Description of problem:
Not a problem, but a feature request.
Some guy from IBM stated, that with NUMA enabled on
an Opteron SMP system memory performance is sped up
by up to 30%. Please set
Version-Release number of selected component (if applicable):
Steps to Reproduce:
the kernel cannot be built with NUMA support turned on.
Reason is a loop in #includes. First, the asm/mmzone.h
needs a definition from linux/mmzone.h . Including
linuz/mmzone.h before asm/mmzone.h leads to an error
because some wait_q_type is not defined. Reason is, that
mmzone.h and wait.h include each other.
I wonder what the IBM person bases this on, especially since
1) Opteron systems hardly are NUMA
2) The kernel by default (including ours) does not have a lot of NUMA support
(some other linux distros patch in a lot of this, which slows down the normal
case. gaining 30% relative to that is easier of course :)
AFAIK Opteron SMP systems are NUMA by design. Each part of the memory is
assigned to a CPU. When a CPU wants to access memory, that is assigned
to the other CPU, the access passes the memory controller of the other
CPU, what makes the access slower than a local one.

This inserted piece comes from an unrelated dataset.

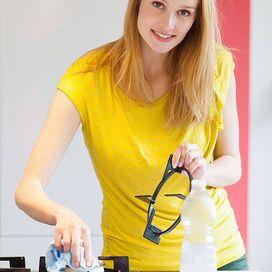 La pulizia della cucina può richiedere del tempo perché il grasso e l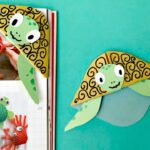 Easy turtle bookmark corner - adorable summer craft for kids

I really would like to benchmark this, but as explained i don't get
the kernel built due to type definition problems :-(
They are NUMA, however the NUMA factor is very very close to 1 (unlike some
other boxes where the NUMA speed is in the order of 15); academic research has
shown that a numa factor of 2 is about the turnover point for the OS doing
special NUMA hacks. A performance improvement of 30% is certainly believable for
systems with a large NUMA factor (like the IBM x440) but I have a hard time
believing it for real world use on AMD Opteron machines.